Ok, but how do you afford to do it because at the end of the day, you have to pay them.  Well a strategy with use frequently for our clients is the use of bank accounts as buckets.  And by this I mean we use different bank accounts to manage different aspects of the business.  So in this instance we would set-up another bank account bucket as soon as we became aware that an employee was needed – this may be 6 months ahead of actually hiring them.  We then have our clients pay into this bucket straight away, in other words, we start saving for the new employee’s salary.  With every new employee there is a bit of downtime when they first start and you are onboarding them.  During this period you aren’t doing as much work as normal as you are spending your time with them training.  This money will help to pay their salary during this period without putting an extra constraint on the business during the onboarding process.

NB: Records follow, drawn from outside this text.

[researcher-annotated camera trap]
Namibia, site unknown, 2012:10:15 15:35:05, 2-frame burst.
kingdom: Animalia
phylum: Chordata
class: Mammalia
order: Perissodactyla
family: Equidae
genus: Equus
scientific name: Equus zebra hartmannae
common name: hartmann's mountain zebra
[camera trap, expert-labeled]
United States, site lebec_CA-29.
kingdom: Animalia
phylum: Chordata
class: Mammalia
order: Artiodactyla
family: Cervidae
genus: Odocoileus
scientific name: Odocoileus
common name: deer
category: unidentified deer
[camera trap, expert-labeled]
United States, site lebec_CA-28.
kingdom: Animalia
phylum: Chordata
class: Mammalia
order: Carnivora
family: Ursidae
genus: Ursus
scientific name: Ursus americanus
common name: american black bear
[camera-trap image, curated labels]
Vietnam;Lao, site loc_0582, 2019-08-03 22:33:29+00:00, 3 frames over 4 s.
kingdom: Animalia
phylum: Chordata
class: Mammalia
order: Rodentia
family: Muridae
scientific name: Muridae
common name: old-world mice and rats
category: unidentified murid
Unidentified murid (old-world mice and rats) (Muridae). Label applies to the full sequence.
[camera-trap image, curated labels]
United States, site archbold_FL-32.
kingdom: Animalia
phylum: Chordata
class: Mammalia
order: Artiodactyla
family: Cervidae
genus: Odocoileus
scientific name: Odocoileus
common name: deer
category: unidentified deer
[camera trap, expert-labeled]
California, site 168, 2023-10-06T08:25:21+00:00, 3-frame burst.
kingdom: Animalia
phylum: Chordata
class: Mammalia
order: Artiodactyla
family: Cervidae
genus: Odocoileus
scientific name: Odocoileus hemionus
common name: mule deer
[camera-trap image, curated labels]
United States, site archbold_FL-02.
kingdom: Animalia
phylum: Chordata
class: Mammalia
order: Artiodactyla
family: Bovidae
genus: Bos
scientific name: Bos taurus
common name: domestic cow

This strategy works especially well when fulltime employees are being brought in, if you are using contractors or casual employees there is nothing to stop you from doing the same thing so you can keep a track of your spend.

Right, so there we have it, what you need to do behind the scenes to be employee-ready, how to go about choosing which employee to bring in first, when to bring on your first employee and how to afford it.  Now that you are armed and ready to go, you have no excuses to going out and hiring your first employee! 


I hope you’ve found this useful, and I will catch you in the next one!